DIRECTIVE (EU) 2022/2381 OF THE EUROPEAN PARLIAMENT AND OF THE COUNCIL of 23 November 2022 on improving the gender balance among directors of listed companies and related measures

The directive is aimed to ensure that gender balance in corporate boards of listed companies is improved across the EU, while allowing for flexibility for Member States that have adopted equally effective measures. This flexibility allows for the suspension of the procedural requirements set out in the Directive.

Key provisions of the directive

At the heart of the new directive lies a transparent selection process of the board members based on clear criteria and a comparison of the candidates' qualifications. Large listed EU companies that do not meet the target of 40 % among non-executive board members or 33% among all directors of the under-represented sex by 30 June 2026 have to ensure fair and transparent selection procedures for the selection of candidates for board positions. Such companies will be required to make appointments on the basis of a comparative analysis of the qualification of candidates by applying clear, gender-neutral and unambiguous criteria and to ensure that applicants are assessed objectively based on their individual merits, irrespective of gender.

This approach respects all candidates’ qualifications and merit as the decisive criteria. The criteria for board positions are to be established by the companies themselves. Suitability, competence and professional performance, not gender, remains the key factors for the selection process. Only when two candidates are equally qualified should the choice be made in favour of the underrepresented sex.

Large-listed EU companies also have to undertake individual commitments to reach gender balance among their executive board members.
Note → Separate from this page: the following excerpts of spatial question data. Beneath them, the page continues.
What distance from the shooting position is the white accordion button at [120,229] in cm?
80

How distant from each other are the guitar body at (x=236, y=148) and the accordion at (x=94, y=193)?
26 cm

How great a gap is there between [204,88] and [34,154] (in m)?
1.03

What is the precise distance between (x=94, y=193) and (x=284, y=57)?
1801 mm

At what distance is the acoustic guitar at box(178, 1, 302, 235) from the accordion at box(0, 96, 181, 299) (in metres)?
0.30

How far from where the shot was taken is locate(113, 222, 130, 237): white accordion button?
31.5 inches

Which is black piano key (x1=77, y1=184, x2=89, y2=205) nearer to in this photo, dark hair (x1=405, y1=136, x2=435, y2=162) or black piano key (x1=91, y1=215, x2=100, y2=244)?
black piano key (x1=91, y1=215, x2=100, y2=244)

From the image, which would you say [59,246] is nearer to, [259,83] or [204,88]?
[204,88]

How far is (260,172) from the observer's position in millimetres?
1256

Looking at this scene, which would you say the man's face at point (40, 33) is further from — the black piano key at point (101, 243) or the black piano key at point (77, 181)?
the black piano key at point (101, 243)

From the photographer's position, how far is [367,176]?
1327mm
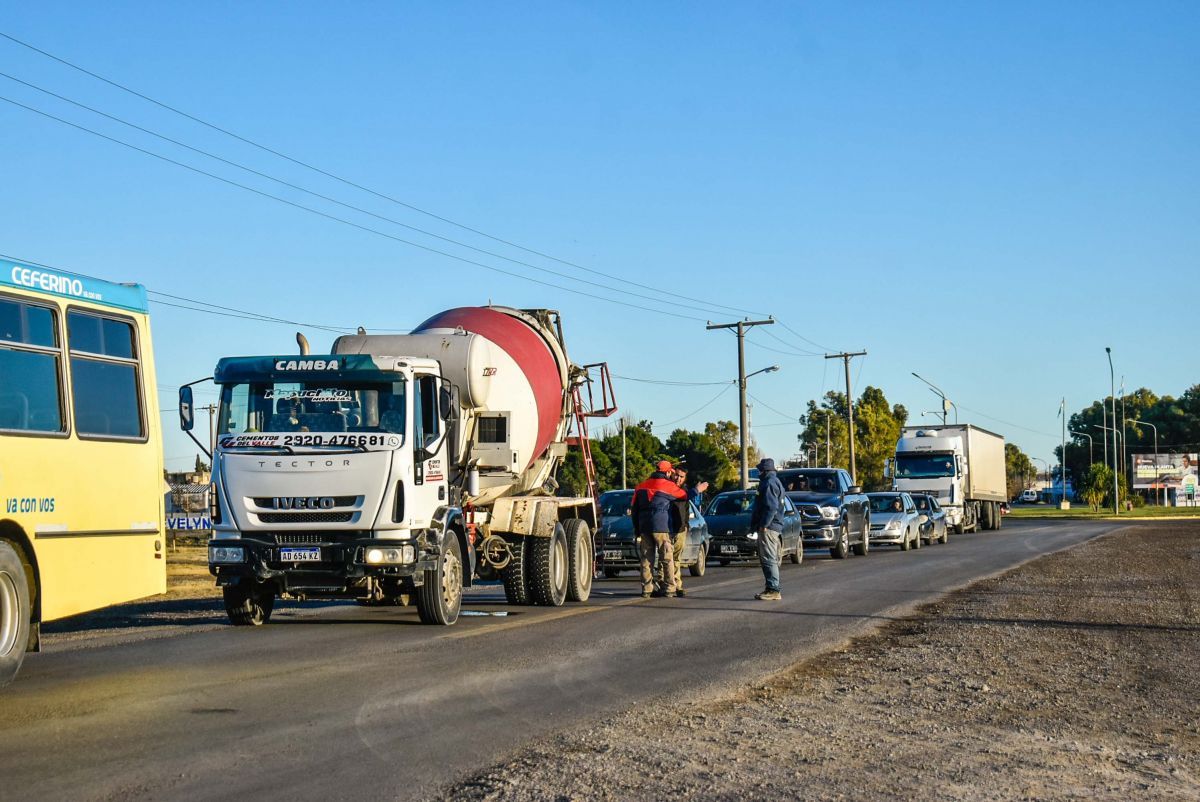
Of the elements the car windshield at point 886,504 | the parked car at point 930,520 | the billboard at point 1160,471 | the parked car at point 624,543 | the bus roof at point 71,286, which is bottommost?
the billboard at point 1160,471

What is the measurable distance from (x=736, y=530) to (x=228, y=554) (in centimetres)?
1772

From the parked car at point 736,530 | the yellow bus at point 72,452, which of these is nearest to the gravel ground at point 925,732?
the yellow bus at point 72,452

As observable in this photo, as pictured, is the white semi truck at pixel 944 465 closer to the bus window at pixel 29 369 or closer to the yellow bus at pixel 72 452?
the yellow bus at pixel 72 452

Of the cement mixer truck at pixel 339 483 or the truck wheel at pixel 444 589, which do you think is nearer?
the cement mixer truck at pixel 339 483

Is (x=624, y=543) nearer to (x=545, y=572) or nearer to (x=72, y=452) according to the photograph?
(x=545, y=572)

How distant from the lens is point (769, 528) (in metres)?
19.4

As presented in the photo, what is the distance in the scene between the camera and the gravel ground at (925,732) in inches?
279

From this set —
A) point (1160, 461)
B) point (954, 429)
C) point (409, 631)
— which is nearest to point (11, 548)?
point (409, 631)

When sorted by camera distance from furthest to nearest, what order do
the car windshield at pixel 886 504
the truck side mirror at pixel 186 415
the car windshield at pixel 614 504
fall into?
the car windshield at pixel 886 504
the car windshield at pixel 614 504
the truck side mirror at pixel 186 415

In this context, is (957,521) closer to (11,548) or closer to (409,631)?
(409,631)

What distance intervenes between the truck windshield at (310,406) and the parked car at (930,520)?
31752 mm

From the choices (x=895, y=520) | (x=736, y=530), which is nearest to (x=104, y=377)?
(x=736, y=530)

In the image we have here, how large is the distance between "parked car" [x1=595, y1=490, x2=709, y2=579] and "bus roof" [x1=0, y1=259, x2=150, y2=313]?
46.1 ft

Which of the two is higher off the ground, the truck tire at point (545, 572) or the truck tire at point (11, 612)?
the truck tire at point (11, 612)
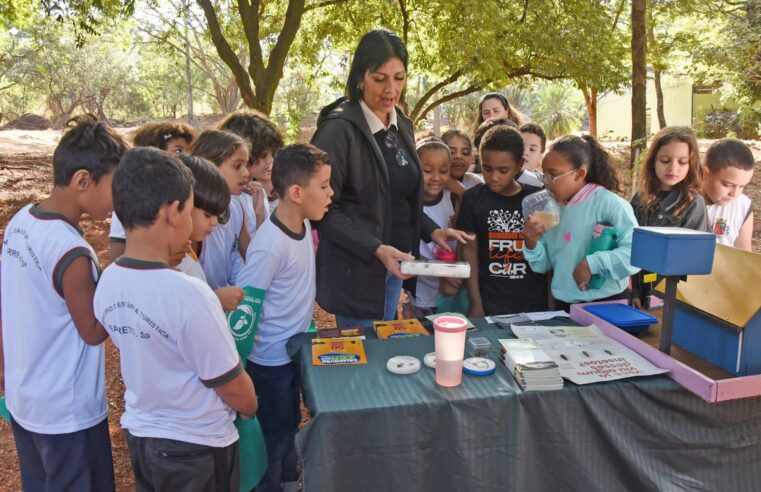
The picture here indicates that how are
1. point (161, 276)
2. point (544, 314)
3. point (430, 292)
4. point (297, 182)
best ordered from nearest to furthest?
point (161, 276) < point (297, 182) < point (544, 314) < point (430, 292)

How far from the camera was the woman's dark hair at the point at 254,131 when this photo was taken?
2914 mm

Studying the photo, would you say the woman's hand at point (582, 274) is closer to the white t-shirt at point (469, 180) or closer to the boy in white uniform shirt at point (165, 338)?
the white t-shirt at point (469, 180)

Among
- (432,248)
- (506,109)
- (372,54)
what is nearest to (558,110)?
(506,109)

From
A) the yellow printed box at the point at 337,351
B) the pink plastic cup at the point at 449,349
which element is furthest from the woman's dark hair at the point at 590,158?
the yellow printed box at the point at 337,351

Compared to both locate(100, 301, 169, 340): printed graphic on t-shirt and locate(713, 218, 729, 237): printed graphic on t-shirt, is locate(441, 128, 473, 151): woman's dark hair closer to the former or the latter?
locate(713, 218, 729, 237): printed graphic on t-shirt

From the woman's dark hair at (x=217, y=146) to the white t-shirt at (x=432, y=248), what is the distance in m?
1.16

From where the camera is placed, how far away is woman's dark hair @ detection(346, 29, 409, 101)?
235cm

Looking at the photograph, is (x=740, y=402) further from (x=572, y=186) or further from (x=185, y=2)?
(x=185, y=2)

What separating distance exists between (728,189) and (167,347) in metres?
3.10

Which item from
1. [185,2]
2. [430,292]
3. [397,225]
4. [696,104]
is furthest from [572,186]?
[696,104]

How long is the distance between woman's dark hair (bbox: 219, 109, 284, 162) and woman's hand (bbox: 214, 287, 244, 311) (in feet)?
3.88

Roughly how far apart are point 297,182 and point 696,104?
26.7 meters

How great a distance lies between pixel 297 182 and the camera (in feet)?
7.19

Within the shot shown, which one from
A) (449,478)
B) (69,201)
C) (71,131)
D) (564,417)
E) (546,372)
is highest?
(71,131)
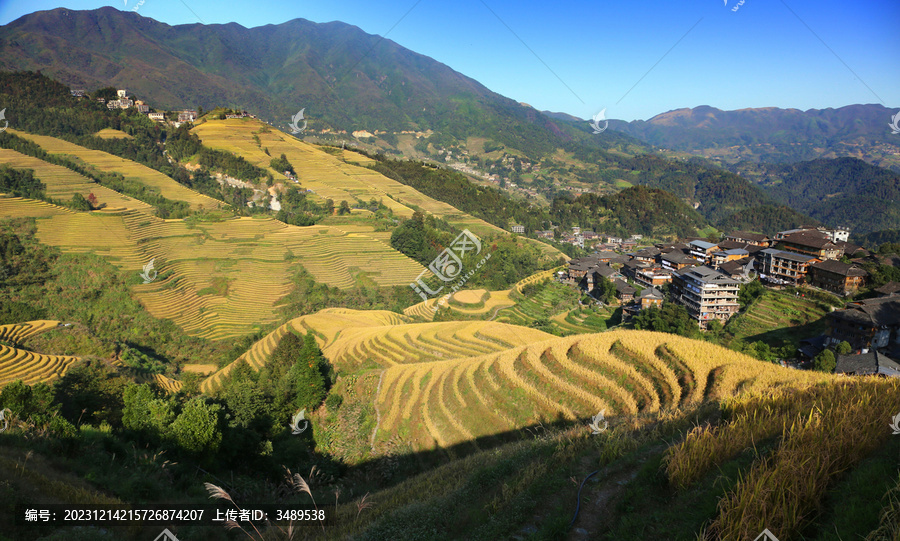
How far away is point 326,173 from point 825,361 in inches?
A: 1779

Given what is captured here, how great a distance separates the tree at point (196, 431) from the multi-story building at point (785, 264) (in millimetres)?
34961

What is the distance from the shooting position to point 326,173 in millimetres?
47562

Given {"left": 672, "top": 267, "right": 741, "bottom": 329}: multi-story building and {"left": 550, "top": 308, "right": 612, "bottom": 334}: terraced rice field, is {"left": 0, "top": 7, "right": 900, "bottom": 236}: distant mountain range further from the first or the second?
{"left": 672, "top": 267, "right": 741, "bottom": 329}: multi-story building

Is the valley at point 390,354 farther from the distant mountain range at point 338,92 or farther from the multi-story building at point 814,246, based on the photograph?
the distant mountain range at point 338,92

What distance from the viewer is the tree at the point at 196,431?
7566 mm

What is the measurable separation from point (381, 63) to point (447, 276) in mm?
174134

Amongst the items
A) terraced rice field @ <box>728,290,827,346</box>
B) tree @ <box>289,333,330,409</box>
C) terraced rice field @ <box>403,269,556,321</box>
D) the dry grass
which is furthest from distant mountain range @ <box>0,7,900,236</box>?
the dry grass

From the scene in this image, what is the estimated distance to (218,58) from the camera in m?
133

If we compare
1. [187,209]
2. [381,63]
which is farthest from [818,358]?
[381,63]

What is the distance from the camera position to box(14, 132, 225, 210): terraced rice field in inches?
1287

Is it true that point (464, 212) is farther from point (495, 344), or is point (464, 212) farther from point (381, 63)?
point (381, 63)

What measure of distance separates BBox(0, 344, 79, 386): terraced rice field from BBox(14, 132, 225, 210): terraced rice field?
19162 mm

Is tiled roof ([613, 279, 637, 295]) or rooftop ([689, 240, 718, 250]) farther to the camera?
rooftop ([689, 240, 718, 250])

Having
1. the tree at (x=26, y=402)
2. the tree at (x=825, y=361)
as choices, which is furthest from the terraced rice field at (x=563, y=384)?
the tree at (x=825, y=361)
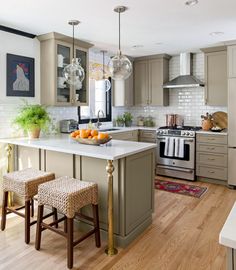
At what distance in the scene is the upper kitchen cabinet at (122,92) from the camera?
570 centimetres

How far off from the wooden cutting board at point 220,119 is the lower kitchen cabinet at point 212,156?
A: 62 cm

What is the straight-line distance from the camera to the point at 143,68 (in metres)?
5.83

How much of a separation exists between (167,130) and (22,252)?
3.53 meters

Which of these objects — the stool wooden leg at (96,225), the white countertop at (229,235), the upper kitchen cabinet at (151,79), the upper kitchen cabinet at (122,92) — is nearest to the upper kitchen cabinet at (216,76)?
the upper kitchen cabinet at (151,79)

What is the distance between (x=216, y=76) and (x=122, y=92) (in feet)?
6.44

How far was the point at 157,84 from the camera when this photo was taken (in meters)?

Companies that fail to meet the objective of the directive must report the reasons and the measures they are taking to address this shortcoming.

Member States foresee penalties for companies that fail to comply with selection and reporting obligations. Such penalties must be effective, proportionate and dissuasive. They could include fines and nullity or annulment of the contested director’s appointment. Member States are required to publish information on companies that are reaching targets, which would serve as peer-pressure to complement enforcement.

Member States have to transpose the Directive into national law within two years – by 28 December 2024.